Maurice Prendergast
Venetian Palaces on the Grand Canal, 1899
Watercolor and pencil on paper
14 x 20 3/4 inches
Signed and dated at lower left: Maurice B. Prendergast 1899
Signed and inscribed on original backing: Venetian Palaces / on the / Grand Canal Maurice B.
Prendergast October 1898
Signed and inscribed on original backing: Venetian Palaces / on the / Grand Canal Maurice B.
Prendergast October 1898
Maurice Prendergast’s trip to Venice in 1898 was tremendously important to the artist, his career, and, in turn, to the genesis of modern American art. The Boston painter Hermann Dudley...

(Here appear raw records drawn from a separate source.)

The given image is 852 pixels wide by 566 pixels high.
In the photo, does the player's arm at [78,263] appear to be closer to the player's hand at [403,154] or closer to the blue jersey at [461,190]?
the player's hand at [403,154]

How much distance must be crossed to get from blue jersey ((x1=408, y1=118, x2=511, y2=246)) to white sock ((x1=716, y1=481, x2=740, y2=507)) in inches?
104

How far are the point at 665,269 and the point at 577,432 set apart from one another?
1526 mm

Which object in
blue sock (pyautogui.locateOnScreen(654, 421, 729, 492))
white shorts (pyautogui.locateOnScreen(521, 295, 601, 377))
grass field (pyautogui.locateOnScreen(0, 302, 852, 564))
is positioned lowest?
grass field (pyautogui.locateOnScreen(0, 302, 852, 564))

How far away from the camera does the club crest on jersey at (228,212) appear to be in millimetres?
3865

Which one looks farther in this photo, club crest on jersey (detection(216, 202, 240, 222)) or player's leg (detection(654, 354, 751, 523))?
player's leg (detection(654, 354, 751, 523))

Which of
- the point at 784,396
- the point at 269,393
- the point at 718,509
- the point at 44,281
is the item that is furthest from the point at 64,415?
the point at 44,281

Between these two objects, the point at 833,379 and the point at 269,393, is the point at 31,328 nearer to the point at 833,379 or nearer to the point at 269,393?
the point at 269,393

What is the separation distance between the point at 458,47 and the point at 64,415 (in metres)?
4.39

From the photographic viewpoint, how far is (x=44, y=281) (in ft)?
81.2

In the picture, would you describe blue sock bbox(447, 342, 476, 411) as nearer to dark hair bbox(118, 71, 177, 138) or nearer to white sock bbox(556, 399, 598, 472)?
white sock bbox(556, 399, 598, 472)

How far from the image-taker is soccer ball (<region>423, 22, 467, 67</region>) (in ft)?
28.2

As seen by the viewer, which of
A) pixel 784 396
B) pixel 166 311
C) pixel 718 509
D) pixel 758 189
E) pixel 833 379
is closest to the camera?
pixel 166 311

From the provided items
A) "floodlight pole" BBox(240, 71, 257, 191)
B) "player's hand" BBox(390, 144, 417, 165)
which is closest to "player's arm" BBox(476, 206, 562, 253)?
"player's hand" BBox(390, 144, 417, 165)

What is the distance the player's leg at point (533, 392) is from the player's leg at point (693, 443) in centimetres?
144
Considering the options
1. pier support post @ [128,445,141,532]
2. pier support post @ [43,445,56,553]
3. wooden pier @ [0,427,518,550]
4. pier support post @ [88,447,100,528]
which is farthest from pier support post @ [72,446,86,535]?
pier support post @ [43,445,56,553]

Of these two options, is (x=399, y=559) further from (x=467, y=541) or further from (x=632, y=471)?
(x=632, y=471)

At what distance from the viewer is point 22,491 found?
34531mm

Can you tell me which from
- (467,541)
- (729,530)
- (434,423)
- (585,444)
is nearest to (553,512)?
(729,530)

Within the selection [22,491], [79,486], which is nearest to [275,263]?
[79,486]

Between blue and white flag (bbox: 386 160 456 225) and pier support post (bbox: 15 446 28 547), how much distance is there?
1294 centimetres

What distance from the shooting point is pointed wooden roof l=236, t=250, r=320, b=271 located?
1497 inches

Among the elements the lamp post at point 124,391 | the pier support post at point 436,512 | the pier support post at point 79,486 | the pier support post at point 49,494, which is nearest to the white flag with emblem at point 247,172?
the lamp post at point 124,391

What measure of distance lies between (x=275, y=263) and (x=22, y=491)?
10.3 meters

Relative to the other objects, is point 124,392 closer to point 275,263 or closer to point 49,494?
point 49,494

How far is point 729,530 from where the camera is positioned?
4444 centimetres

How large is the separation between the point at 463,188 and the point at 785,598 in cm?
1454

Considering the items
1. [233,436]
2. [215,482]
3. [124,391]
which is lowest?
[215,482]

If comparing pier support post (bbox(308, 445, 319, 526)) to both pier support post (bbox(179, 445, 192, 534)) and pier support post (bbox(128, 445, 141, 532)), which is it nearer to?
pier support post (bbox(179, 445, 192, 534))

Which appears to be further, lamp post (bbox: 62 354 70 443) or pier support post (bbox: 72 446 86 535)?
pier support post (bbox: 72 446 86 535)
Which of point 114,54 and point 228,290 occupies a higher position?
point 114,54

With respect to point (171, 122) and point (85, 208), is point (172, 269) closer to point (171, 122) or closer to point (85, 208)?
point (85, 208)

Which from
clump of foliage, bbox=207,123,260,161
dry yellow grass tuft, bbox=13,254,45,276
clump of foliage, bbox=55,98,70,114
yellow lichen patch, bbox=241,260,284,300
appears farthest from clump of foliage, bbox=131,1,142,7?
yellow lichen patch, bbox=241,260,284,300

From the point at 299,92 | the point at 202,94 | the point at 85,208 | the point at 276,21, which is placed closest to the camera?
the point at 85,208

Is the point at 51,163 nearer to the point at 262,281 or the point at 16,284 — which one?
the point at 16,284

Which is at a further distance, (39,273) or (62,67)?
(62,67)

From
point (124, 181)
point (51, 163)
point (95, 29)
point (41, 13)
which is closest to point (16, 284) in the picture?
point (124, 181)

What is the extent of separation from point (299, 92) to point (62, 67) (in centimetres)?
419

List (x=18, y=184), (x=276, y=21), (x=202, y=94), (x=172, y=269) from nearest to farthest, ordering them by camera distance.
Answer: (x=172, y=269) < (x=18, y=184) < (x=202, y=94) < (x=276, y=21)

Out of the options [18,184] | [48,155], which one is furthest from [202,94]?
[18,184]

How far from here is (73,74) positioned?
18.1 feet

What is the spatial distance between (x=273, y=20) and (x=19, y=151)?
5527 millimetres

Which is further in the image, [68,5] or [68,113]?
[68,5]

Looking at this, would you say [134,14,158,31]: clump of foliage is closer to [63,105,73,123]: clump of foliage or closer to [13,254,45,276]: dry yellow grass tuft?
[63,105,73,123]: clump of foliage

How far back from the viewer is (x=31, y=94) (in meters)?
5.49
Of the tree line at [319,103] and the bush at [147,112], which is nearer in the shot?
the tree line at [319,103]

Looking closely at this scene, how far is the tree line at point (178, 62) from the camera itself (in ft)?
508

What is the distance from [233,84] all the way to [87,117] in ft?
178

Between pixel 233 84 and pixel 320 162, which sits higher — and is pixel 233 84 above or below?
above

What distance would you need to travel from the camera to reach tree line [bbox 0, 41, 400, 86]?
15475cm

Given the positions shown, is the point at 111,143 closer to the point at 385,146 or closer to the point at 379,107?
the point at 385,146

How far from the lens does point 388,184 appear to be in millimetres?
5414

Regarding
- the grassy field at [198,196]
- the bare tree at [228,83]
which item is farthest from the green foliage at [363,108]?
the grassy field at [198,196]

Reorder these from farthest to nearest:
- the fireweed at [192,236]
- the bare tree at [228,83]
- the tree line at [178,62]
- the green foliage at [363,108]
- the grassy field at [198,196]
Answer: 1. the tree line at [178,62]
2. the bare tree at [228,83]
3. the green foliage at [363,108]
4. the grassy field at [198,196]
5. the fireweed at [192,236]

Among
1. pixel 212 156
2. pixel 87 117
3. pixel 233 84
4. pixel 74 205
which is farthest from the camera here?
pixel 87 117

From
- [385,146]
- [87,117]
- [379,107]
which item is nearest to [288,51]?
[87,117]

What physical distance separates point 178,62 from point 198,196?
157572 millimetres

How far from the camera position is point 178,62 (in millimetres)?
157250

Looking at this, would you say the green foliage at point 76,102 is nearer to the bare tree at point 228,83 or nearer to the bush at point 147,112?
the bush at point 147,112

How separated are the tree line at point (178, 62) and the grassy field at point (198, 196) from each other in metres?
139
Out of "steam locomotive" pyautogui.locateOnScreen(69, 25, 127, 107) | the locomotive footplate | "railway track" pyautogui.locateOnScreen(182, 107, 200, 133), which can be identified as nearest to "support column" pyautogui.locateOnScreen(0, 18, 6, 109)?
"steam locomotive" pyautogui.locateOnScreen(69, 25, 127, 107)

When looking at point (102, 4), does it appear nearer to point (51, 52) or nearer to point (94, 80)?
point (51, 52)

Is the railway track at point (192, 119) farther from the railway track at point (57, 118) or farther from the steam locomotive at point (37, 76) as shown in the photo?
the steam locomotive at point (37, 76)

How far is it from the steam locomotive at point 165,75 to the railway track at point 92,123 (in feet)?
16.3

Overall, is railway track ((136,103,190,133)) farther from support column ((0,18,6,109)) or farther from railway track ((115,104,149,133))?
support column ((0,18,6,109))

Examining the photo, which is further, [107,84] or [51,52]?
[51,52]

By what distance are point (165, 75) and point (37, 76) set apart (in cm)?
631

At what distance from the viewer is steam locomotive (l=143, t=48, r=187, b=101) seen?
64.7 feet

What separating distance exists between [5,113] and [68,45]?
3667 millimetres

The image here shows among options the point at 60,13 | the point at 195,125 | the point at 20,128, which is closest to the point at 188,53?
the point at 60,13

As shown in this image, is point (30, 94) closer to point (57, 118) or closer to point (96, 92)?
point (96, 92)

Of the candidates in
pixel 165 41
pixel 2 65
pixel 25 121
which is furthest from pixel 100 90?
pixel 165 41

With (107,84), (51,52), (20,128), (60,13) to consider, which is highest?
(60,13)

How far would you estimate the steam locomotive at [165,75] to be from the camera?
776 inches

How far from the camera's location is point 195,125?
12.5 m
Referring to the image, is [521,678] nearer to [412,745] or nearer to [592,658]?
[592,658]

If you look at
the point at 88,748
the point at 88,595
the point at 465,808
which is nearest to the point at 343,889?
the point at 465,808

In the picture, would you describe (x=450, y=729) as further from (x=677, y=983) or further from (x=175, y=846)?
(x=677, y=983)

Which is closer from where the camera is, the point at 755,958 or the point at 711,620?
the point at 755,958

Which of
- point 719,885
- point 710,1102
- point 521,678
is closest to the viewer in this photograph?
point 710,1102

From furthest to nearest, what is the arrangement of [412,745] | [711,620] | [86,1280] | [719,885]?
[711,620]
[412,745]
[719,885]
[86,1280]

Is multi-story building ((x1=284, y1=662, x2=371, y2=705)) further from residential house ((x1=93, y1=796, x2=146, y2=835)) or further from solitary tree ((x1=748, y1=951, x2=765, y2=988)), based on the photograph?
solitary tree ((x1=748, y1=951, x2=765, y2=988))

Maurice Prendergast’s trip to Venice in 1898 was tremendously important to the artist, his career, and, in turn, to the genesis of modern American art. The Boston painter Hermann Dudley Murphy (1867-1945) was a friend of Prendergast’s, and, despite belonging to a distinctly more conservative circle of art, Murphy championed both his friend’s work and northern Italy, hoping to make a match. In 1898, Prendergast moved to Winchester, Massachusetts, along with his brother Charles, to live in proximity of Murphy, and their friendship was close. The difference between the work of Murphy and of Maurice Prendergast encapsulates the critical juncture in art history. Murphy’s work was very much in the stamp of John Singer Sargent and other Boston-area painters of the late nineteenth-century. Prendergast was a practitioner of something that might be called Impressionism, but his tile-like application of patches of watercolor speaks to a distinctly modernist perspective. Murphy made a gift of two books to Prendergast that year: the first, a copy of the James Abbott McNeill Whistler memoir, The Gentle Art of Making Enemies (1890), demonstrated the milieu from which the artists sprang. The second pointed a way forward for Prendergast: Karl Baedeker’s 1895 guidebook, Handbook for Travelers: Northern Italy. Whistler’s own works from Venice would have been on view in Boston at the time, underscoring the desirability of Venice as an ideal artist destination. Sarah Choate Sears (1858-1935), the Boston-based patron of Sargent and Mary Cassatt, bankrolled the artist, likely with a $500 advance—she acquired five major pictures upon his return [Nancy Mowll Matthews, Prendergast in Italy (2009), p. 28]. By the end of June of that year, Prendergast’s passport was in order and he set sail soon thereafter.
“In so many of Prendergast’s Italian watercolors, abstract lines of composition are breathtaking in their power,” observes Matthews [p. 57]. She continues, citing the present work as an exemplar case of Prendergastian design:
They can take the form of a strong horizontal series of zones, as in Venetian Palaces on the Grand Canal…or the vertical lines of the two fondamente, or quays, opposite each other at either end of the Rialto Bridge…When compared with Sargent’s similar fragmentary view…we see how extreme Prendergast’s simplification and geometric abstraction were at a time when others were striving for the same thing. It is not surprising to see in his sketchbook…a series of phrases all featuring the word “Design,” as though he were casting about for a title for book he planned to write on the subject [Ibid., p. 60].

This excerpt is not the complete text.